The algorithm iterates between assigning points to clusters and updating centroids until the centroids do not change significantly or a maximum number of iterations is reached.

## Model Training & Evaluation

We will now implement the K-Means clustering algorithm using scikit-learn.
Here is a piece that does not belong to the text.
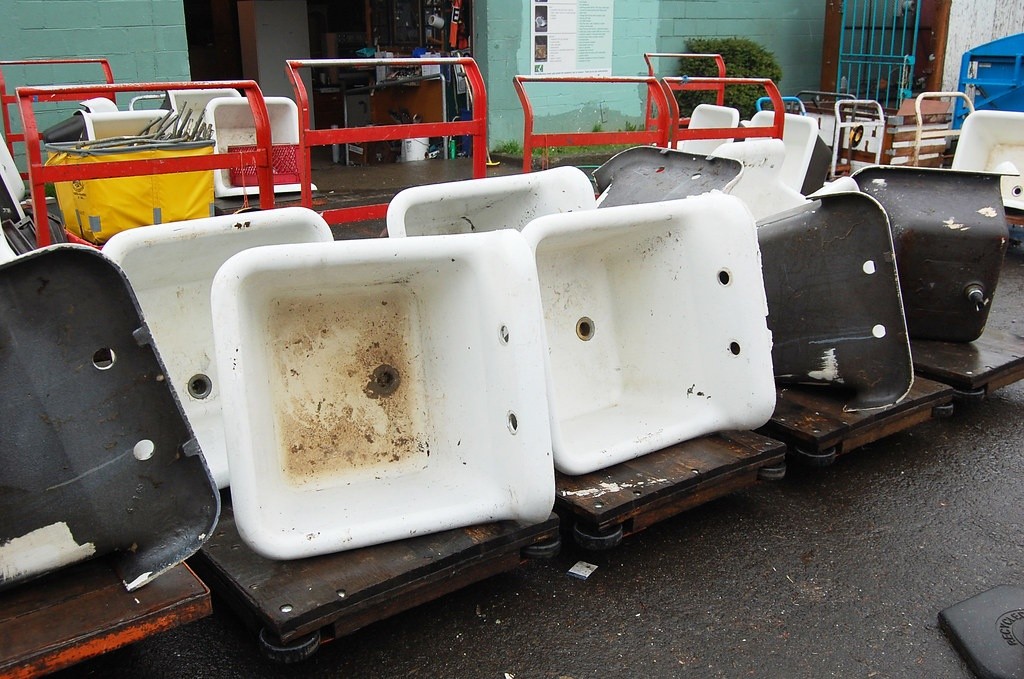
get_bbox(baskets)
[228,144,301,186]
To determine the optimal number of clusters, we'll utilize the Elbow Method and the Silhouette Score.

In [None]:
from sklearn.cluster import KMeans
from sklearn.metrics import silhouette_score

wcss = []
silhouette_scores = []
K_range = range(2, 11)  # testing cluster numbers from 2 to 10

for k in K_range:
    kmeans = KMeans(n_clusters=k, random_state=42)
    kmeans.fit(df_scaled)
    wcss.append(kmeans.inertia_)
    cluster_labels = kmeans.labels_
    silhouette_avg = silhouette_score(df_scaled, cluster_labels)
    silhouette_scores.append(silhouette_avg)





In [None]:
# Plotting the Elbow Method
plt.figure(figsize=(12, 5))

plt.plot(K_range, wcss, marker='o')
plt.title('Elbow Method')
plt.xlabel('Number of clusters')
plt.ylabel('WCSS')

In [None]:
# Plotting the Silhouette Scores
plt.plot(K_range, silhouette_scores, marker='o', color='orange')
plt.title('Silhouette Scores')
plt.xlabel('Number of clusters')
plt.ylabel('Silhouette Score')

plt.tight_layout()
plt.show()

In [None]:
# Based on the above plots, let's assume the optimal number of clusters is 4
optimal_k = 4
kmeans_final = KMeans(n_clusters=optimal_k, random_state=42)
cluster_labels = kmeans_final.fit_predict(df_scaled)
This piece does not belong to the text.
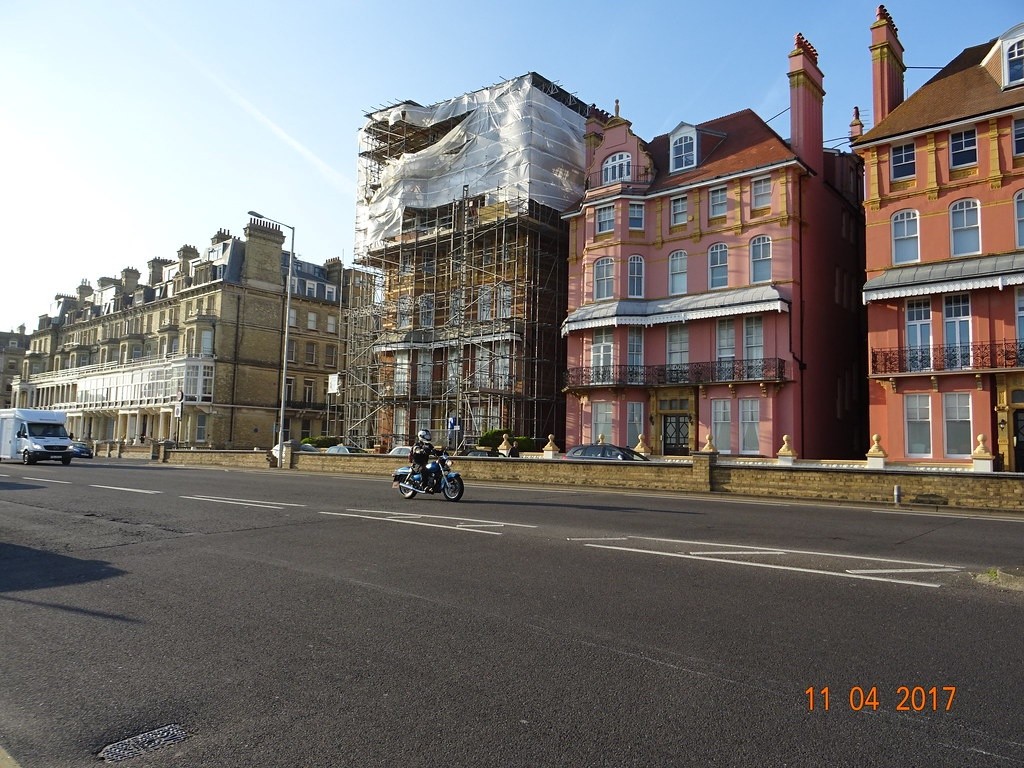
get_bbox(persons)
[411,429,449,494]
[508,441,519,457]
# Append the cluster labels to the original dataframe
df['Cluster'] = cluster_labels
df.head()

## Model Analysis & Visualization

We now visualize the clustering results. Below are two key visualizations:

1. **Scatter Plot:** Plots 'Annual Income' vs. 'Spending Score' colored by cluster labels.
2. **Heatmap:** Shows the average feature values for each cluster (cluster profiles).

In [None]:
# Scatter Plot: Annual Income vs Spending Score
plt.figure(figsize=(8, 6))
sns.scatterplot(x='Annual Income (k$)', y='Spending Score (1-100)', hue='Cluster', 
                palette='viridis', data=df, legend='full')
plt.title('Customer Segmentation (Scatter Plot)')
plt.show()

In [None]:
# Heatmap: Cluster Profiles
cluster_profile = df.groupby('Cluster').mean()
plt.figure(figsize=(8, 6))
sns.heatmap(cluster_profile, annot=True, cmap='coolwarm')
plt.title('Cluster Profile Heatmap')
plt.show()

## Discussion

The clustering results reveal distinct customer segments. For instance:

- Some clusters may correspond to high-income customers with a high spending score, indicating premium customers.
- Other clusters might represent lower-income customers with different spending behaviors.
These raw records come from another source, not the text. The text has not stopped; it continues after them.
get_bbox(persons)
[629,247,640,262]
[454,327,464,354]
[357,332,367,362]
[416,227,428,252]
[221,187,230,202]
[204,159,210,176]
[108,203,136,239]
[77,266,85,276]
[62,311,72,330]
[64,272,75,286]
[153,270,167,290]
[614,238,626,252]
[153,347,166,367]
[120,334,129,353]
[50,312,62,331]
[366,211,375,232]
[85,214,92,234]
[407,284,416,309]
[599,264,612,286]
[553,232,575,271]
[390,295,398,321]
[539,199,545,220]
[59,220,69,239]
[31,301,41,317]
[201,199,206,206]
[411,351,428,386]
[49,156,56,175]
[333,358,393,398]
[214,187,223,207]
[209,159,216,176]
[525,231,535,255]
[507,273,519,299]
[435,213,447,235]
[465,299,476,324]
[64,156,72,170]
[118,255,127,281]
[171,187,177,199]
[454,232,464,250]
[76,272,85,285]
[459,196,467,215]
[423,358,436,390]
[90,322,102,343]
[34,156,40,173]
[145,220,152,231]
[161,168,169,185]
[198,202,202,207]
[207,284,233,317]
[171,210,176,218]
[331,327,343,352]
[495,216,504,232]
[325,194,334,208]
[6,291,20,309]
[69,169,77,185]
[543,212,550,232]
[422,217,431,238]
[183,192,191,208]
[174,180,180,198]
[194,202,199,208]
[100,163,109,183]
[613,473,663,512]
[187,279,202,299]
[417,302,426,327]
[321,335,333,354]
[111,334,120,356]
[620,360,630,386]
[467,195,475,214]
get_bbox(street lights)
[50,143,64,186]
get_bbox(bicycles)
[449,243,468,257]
Potential challenges include:

- **Scale Sensitivity:** K-Means is sensitive to the scale of features, making preprocessing crucial.
- **Choosing K:** The choice of the number of clusters can greatly affect results.

Future improvements could involve:

- Experimenting with different distance metrics or clustering algorithms.
- Incorporating additional customer features for richer segmentation.
- Using dimensionality reduction techniques if additional features are included.

## Conclusion

In this project, we applied the K-Means clustering algorithm to perform customer segmentation. Through exploratory analysis, data preprocessing, and model evaluation (using the Elbow Method and Silhouette Score), we identified distinct customer groups. This segmentation can help businesses tailor their marketing and service strategies based on customer profiles.

## References

1. MacQueen, J. (1967). _Some Methods for Classification and Analysis of Multivariate Observations_. In Proceedings of the Fifth Berkeley Symposium on Mathematical Statistics and Probability.
2. Jain, A. K. (2010). _Data clustering: 50 years beyond K-means_. Pattern Recognition Letters, 31(8), 651-666.
3. Pedregosa, F., et al. (2011). _Scikit-learn: Machine Learning in Python_. Journal of Machine Learning Research, 12, 2825-2830.

Additional resources and documentation from scikit-learn and relevant data science tutorials were also used.